After all this talk of the white truck, I printed off copies of the two surveillance photos, and I went down there to see which cameras they represented. (Someone on Websleuths may have done this already.) I took pictures, but I can't upload them now, as I'm at work. Anyway, the camera taking the perpendicular profile of the truck (the most seen photo) appears to be located on the north side of Morton Mansions, facing the south side of Tenth & College Village. The camera that took the higher, 45-degree angle shot appears to be a few feet west and across the street, attached to the south-west corner of T&CV, facing east down 10th street. Both shots are capturing the white truck as it is on 10th Street, about to enter the 10th & Morton intersection from the east.
That's an excellent point: the time stamp would have been off all night. Therefore, if any other vehicle had past those two cameras, during the time of interest, then those other vehicles would also have appeared to be "circling". Therefore, the white truck, since it was the only vehicle that was thought to be circling, we can reasonable conclude, was the only vehicle to drive between Morton Mansions and T&CV during the times the police would have looked at the footage for.
Another deduction occurs to me, regarding the bar-manager witness: she must not be on camera. Consider the interview Qualters gave, concerning the bar-manager witness (If you scroll down on the page, it's the interview labeled June 22nd, the third from last press conference):
http://www.idsnews.com/article/2011...efings-on-the-case-of-lauren-spierer?id=81917
Qualters seems to say, that the reason they don't believe the bar-manager witness on time is because of an
absence of video supporting her story. What he does not say is,
we have video of the witness coming and going, and it shows that she was in the area, but an hour off. I find this meaningful. If the bar-manager witness, for example, was "visiting a boy" who lived at Tenth & College (perfectly likely since she would have walked right past the south-east steps to see Lauren, had she been walking from the garage elevator to her car parked, say, on College Ave. out front), then that would prove that the camera coverage from whichever floor bar witness was coming from, all the way down the elevator, and out, was totally inoperable.

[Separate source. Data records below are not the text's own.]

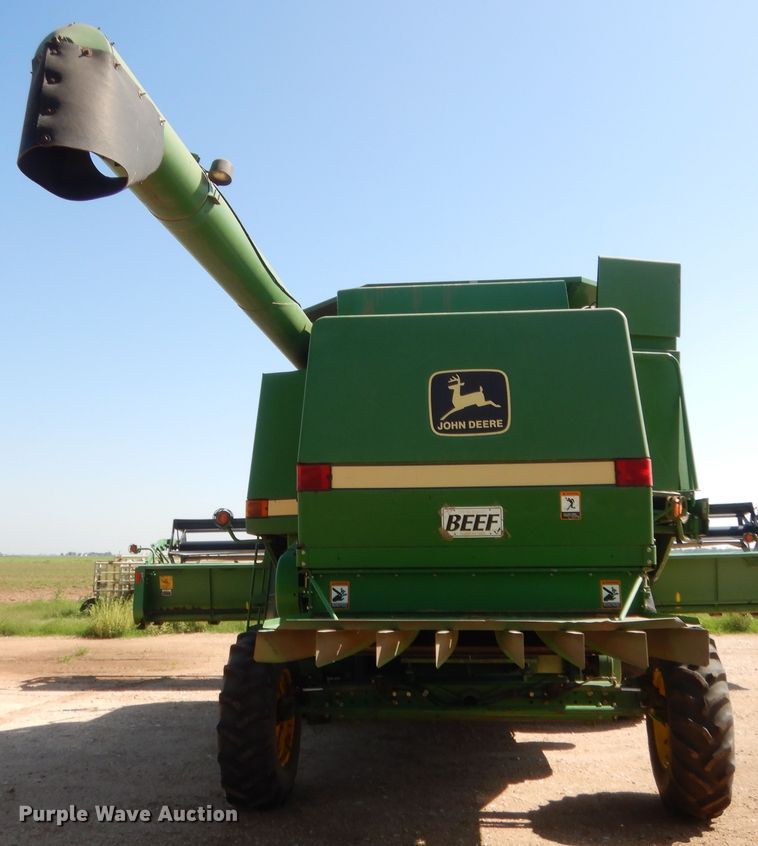 image for item HB9368 1993 John Deere 9600 combine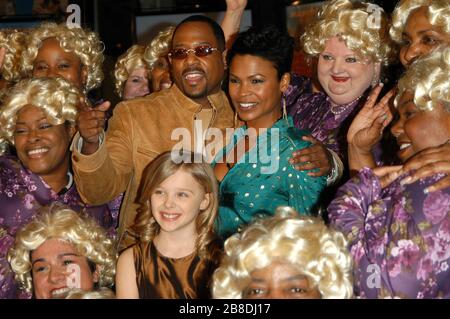 Martin Lawrence, Nia Long und Chloe Moretz mit The Big Mommas bei der Weltpremiere von "Big Momma's House 2" im Mann Grauman's Chinese Theatre in Hollywood, CA. Die Veranstaltung fand am Mittwoch, den 25. Januar 2006, statt. Foto von: SBM / PictureLux - Aktenzeichen # 33984-10352SBMPLX Stockfoto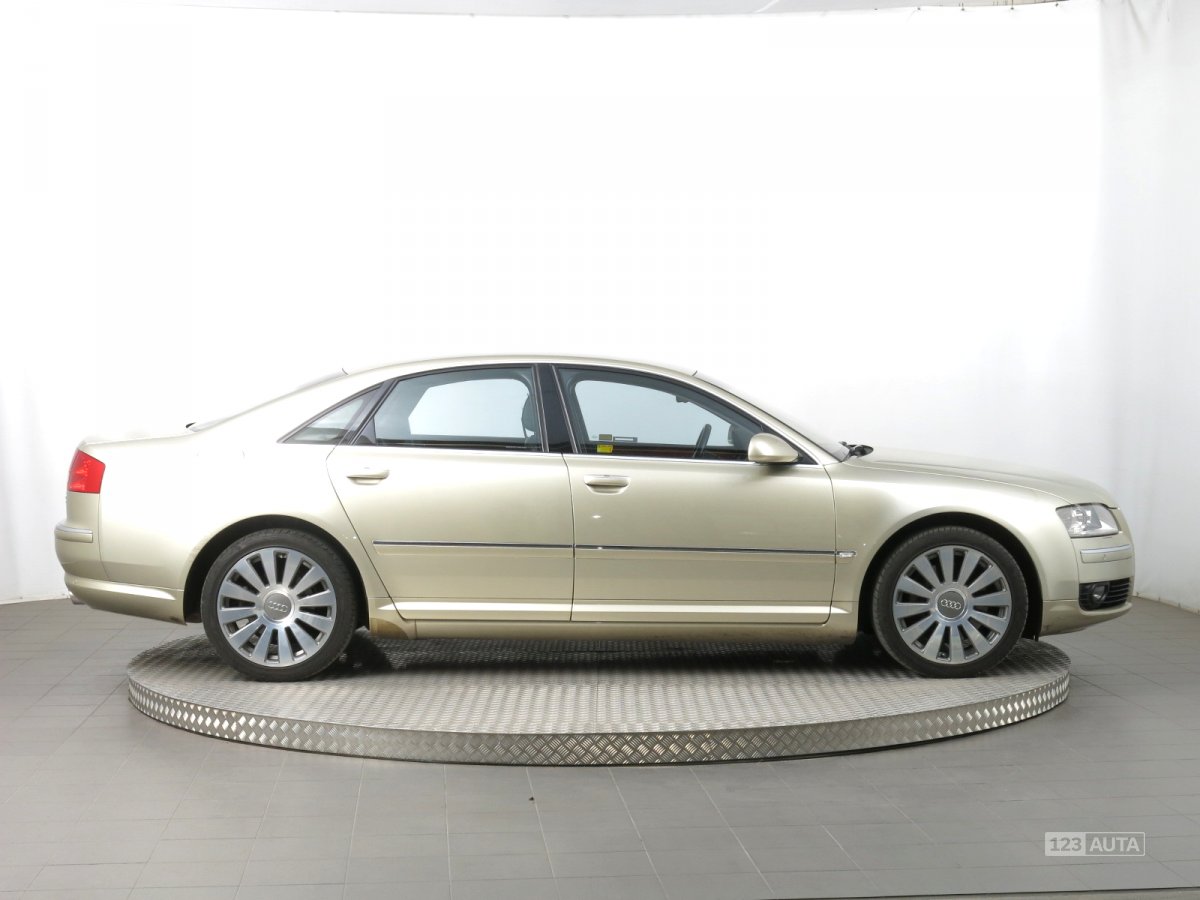 Audi A8, 2004 - pohled č. 8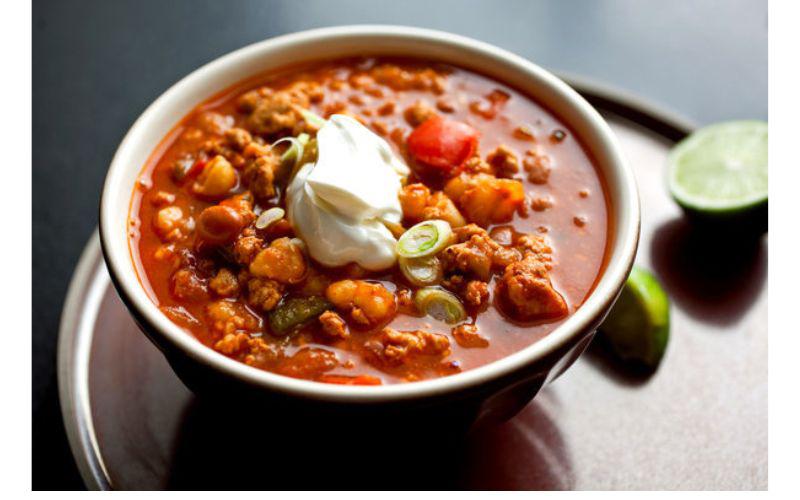 [Recipe] Smokey-sweet Turkey Chili with maple and chipotle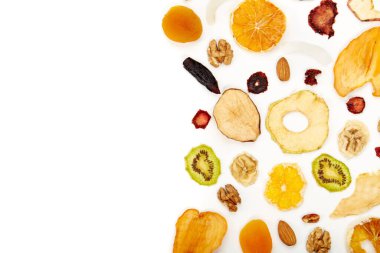 Kurutulmuş meyve ve fındık.. 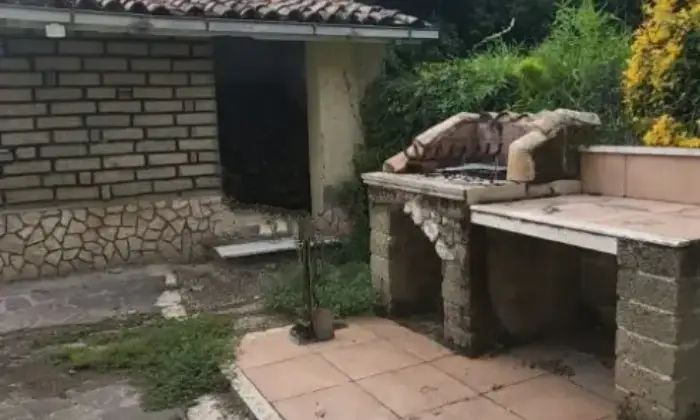 Rexer-Genazzano-Vendesi-villa-via-delle-martorelle-a-Genazzano-Terrazzo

This raises the further possibility that the "employee" that the white truck was picking up lived at Tenth & College. (If the employee in fact lived at Tenth & College, then I'm thinking that the truck was headed north or west, since it continued west on 10th, instead of going east.) If the bar-manager witness saw Lauren and Mystery Man at 3:38, then that would give Mystery Man about 37 minutes to take Lauren upstairs, realize she's dead, and summon the white truck to come get her, at around 4:15. It's interesting, though it might be a coincidence, that 4:15 is also the time that JR's phone makes two calls.